Often family caregivers are unprepared for their caregiving role as an advocate. The extent of the advocacy role depends on the age, ability, and condition (including frailty) of the person being cared for. The health care system is very complex and even those who are employed in it, when having to access services themselves, find it complicated. The situation in health care has become even more complicated over the past several years with insufficient staffing in both acute care hospitals and long term care facilities. Advocacy, especially for elderly people and other vulnerable individuals, is necessary to ensure not only access to services, but to ensure the voice and needs of the individual are respected and heard.
What does it mean to be an effective advocate? The following definition of effective advocacy provided by J. Dale Monroe, Community Services Oxford Regional Centre, Woodstock, Ontario is most helpful because it is particular to dealing with human services and it implies dialogue and partnership - two cornerstones of effective advocacy.
"Effective advocacy is defined as a non-violent empowerment and support process, through which families with relatives who are chronically ill or have a disability can constructively express dissatisfaction and contribute to creative solutions to problems existing in human service systems."
The following approach to effective advocacy is a combination of strategies provided by J. Dale Monroe, and what we have learned over the years at the Family Caregivers' Network Society in working with family caregivers.
If at all possible, plan ahead. This means being realistic about the future (near or distant) if you have elderly relatives in the family. Chances are they will require some kind of support or assistance. Be aware also that the nature of caregiving is insidious - it can creep up on you ever so gradually. Find out what health services are available and how to access them. Locate community agencies that support elderly people, or provide support and information for family caregivers. The absolute wrong time to try and figure out what is available and how to access it is when you are in a crisis situation.
The advocacy role varies depending on the situation. If the family member or friend is in a care facility the advocacy role needs to be considered in a different light than, let's say, advocating for services in the person's home. The care facility is now the person's home where dialogue and partnership are even more important as building relationships with the staff becomes the focus. The fear of recrimination by staff if you "complain", although mostly unfounded, can also become a factor. The impulse is to not say anything and this can be just as destructive as being aggressive and obnoxious. The ability to constructively express dissatisfaction or a problem requires assertiveness.

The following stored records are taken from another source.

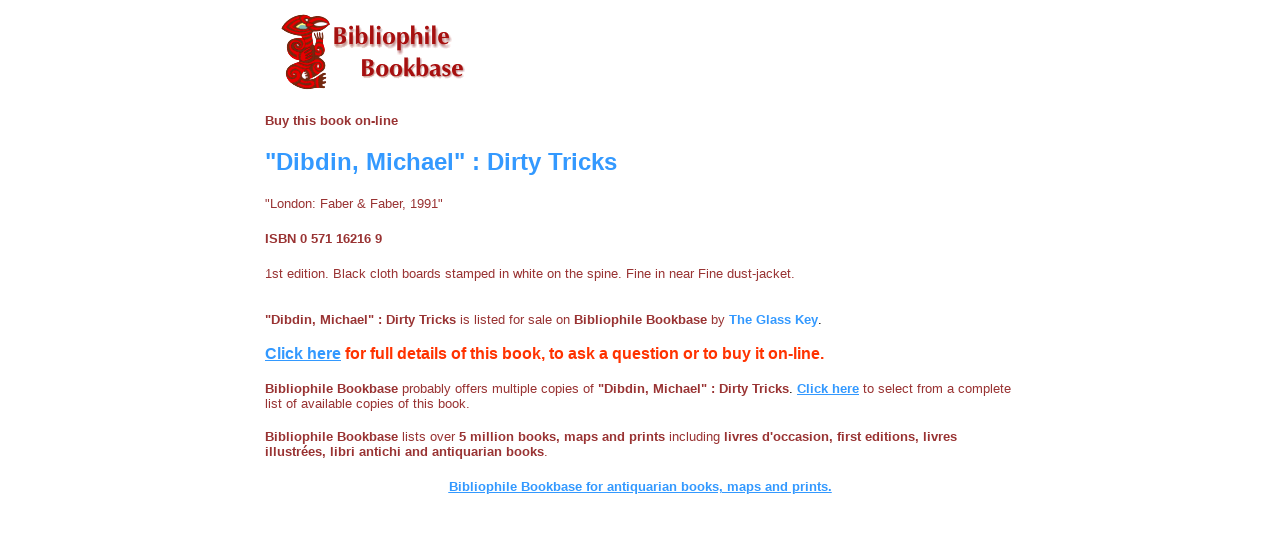

--- FILE ---
content_type: text/html
request_url: https://bibliophile.net/books/dibdin_michael_dirty_tricks.htm
body_size: 4699
content:
<html>
  <head>
    <meta http-equiv="Content-Type" content="text/html; charset=windows-1252">
    <title>"Dibdin, Michael" Dirty Tricks 0 571 16216 9</title>
    <meta name="description" content="Bibliophile Bookbase www.bookbase.com for collectables, out of print books, livres anciens, fine bindings and used books">
    <meta name="keywords" content="books,antiquarian books,bibliophile,bookbase,second hand books,book dealer,fine press,autograph,first edition,book collector,rare books,used books,out of print,out of print books,book search,collectible books,collectable books,bookseller,on-line bookstore,book catalog,book catalogue,modern firsts,incunabula,book collecting,bibliography,bibliophily">
    <link rel="canonical" href="http://www.bibliophile.net/books/dibdin_michael_dirty_tricks.htm" />
  </head>
  <body bgcolor="#FFFFFF">
    <div align="center">
      <center>
        <table border="0" cellpadding="0" cellspacing="0" width="750">
          <tr>
            <td>
              <a href="http://www.bookbase.com" target="_blank"><img border="0" src="../../../images/bookbase.gif" width="205" height="89" alt=""Dibdin, Michael": Dirty Tricks"></a>
              <p><font color="#993333" face="Verdana, Tahoma, Arial, Helvetica, Sans-serif" size="2"><b>Buy this book on-line</b></font></p>              <h2><font face="Verdana, Tahoma, Arial, Helvetica, Sans-serif" color="#3399ff">"Dibdin, Michael" : Dirty Tricks</font></h2>
              <p><font face="Verdana, Tahoma, Arial, Helvetica, Sans-serif" size="2" color="#993333">"London: Faber & Faber, 1991"<br></font></p>
             <h2><font face="Verdana, Tahoma, Arial, Helvetica, Sans-serif" size="2" color="#993333">ISBN 0 571 16216 9<br></font></h2>
             <p><font face="Verdana, Tahoma, Arial, Helvetica, Sans-serif" size="2" color="#993333">
                1st edition.  Black cloth boards stamped in white on the spine.  Fine in near Fine dust-jacket.<br><br>
                
               <b><font color="#3399ff"></font></b>
               <b><font color="#3399ff"></font></b>
             </font></p>
              <font face="Verdana, Tahoma, Arial, Helvetica, Sans-serif" size="2"><b><a href="http://www.bookbase.com/search?dealer_login=glasskey&bookId=2918&method=POST" style="text-decoration:none" target="_blank"><font color="#993333">"Dibdin, Michael" : Dirty Tricks</font></a></b> <font color="#993333">is listed for sale on <b>Bibliophile Bookbase</b> by</font> <a href="../dealers/the_glass_key" style="text-decoration:none" target="_blank"><font color="#3399ff"><b>The Glass Key</b></font></a>.</font><br><br>
              <u><b><a href="http://www.bookbase.com/search?dealer_login=glasskey&bookId=2918&method=POST" target="_blank"><font color="#3399ff" face="Verdana, Tahoma, Arial, Helvetica, Sans-serif" size="3" style="text-decoration:underline;">Click here</font></a></b></u> <font face="Verdana, Tahoma, Arial, Helvetica, Sans-serif" size="3"><b><font color="#FF3300">for full details of this book, to ask a question or to buy it on-line.</font></b></font><br><br>
              <font face="Verdana, Tahoma, Arial, Helvetica, Sans-serif" size="2"><font color="#993333"><b>Bibliophile Bookbase</b> probably offers multiple copies of</font> <b><font color="#993333"><a href="http://www.bookbase.com/search?title=dirty+tricks&author=dibdin+michael&method=POST&length=50" style="text-decoration:none" target="_blank"><font color="#993333">"Dibdin, Michael" : Dirty Tricks</font></a></font></b>. <u><b><font color="#3399ff"><a href="http://www.bookbase.com/search?title=dirty+tricks&author=dibdin+michael&method=POST&length=50" target="_blank"><font color="#3399ff" style="text-decoration:underline;">Click here</font></a></font></b></u> <font color="#993333">to select from a complete list of available copies of this book.</font></font><br><br>
              <font face="Verdana, Tahoma, Arial, Helvetica, Sans-serif" size="2" color="#993333"><b><a href="http://www.bibliophile.net/" style="text-decoration:none"><font color="#993333">Bibliophile Bookbase</font></a></b> lists over <b>5 million books, maps and prints</b> including <b><a href="http://www.bookbase.com" style="text-decoration:none" target="_blank"><font color="#993333">livres d'occasion, first editions, livres illustrées, libri antichi and antiquarian books</font></a></b>.</font>
              <h2 align="center"><b><a href="http://www.bookbase.com" onclick="window.open('http://www.bookbase.com', '_blank'); return false;"><font color="#3399ff" size="2" face="Verdana, Tahoma, Arial, Helvetica, Sans-serif" style="text-decoration:underline;">Bibliophile Bookbase for antiquarian books, maps and prints.</font></a></b></h2>
            </td>
          </tr>
        </table>
      </center>
    </div>
  </body>
</html>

A key trait of an effective advocate is the ability to be assertive. J. Dale Monroe offers this definition: "Assertiveness can be defined as the direct, honest, comfortable and appropriate expression of feelings, opinions and beliefs, through which one stands up for her/his own rights without violating the rights of others." Nothing exacerbates a situation more than when a person, in the process of exercising their own rights (or those of another), tramples on the rights of others, including the rights of those who are in the position of making decisions and providing a service.
"Get the big picture" refers to the importance of understanding how the system works. Whether it's understanding how to access community health services; the rules and regulations of the care facility your family member is now living in, or who is in charge on a hospital unit, it pays to become familiar with the 'lay of the land". This can save you valuable time and prevent unnecessary stress and frustration.
Timing your advocacy efforts carefully can make the difference between managing the problem or exacerbating it. Being aware of your feelings and checking yourself emotionally before approaching someone with a problem is a good idea. Because we are trying to act normal in an abnormal situation - emotions can run high where you run the risk of making mountains out of molehills. For instance, at the onset of a hospital admission, and if the individual is not already receiving home care services, you will need to identify the person who does the discharge planning to ensure there are appropriate supports for them when they are sent home. If the individual is already receiving home care services, their case manager or social worker needs to be contacted regarding their stay in hospital so planning for additional service on discharge, if necessary, can be arranged.
In facility care situations, find out what the procedure and process is for raising concerns, and who you speak with and when. For example, if you are concerned that your mother's toiletting regime is not sufficient and she is wetting herself, don't attempt to address the issue at the time you go in to help her with her lunch. Meal times are very busy times in a care facility and you probably won't be successful, not to mention running the risk of agitating the staff. Arrange to meet and talk with the appropriate person at a time when a discussion can occur where both parties will be able to listen to each other.
In the case of a serious or continuous problem, don't go it alone. There is strength, power and support in numbers. Whenever possible, families should work with established groups or individuals in trying to secure a resolution, for example, a family council in a facility if they have one, an appropriate agency or consumer advocacy group (like the Family Caregivers' Network), or an individual such as your local political representative. Be willing to compromise, as politics is the art of compromise. Results are the goal - revenge and ego-driven self-interest can do more harm than good.
Finally, don't forget to express appreciation and show support for those who were helpful in solving the problem or concern. Successful resolution of a concern or problem in partnership with others strengthens relationships that, in the long run, benefit everyone. Expressions of appreciation when things are going well or when someone has been particularly helpful can motivate those who provide service to want to provide you with the support you need - because you can't do it alone.
By: Lorna Hillman, Executive Director, Family Caregivers' Network Society. Network News, Vol.15/No. 2, July 2001.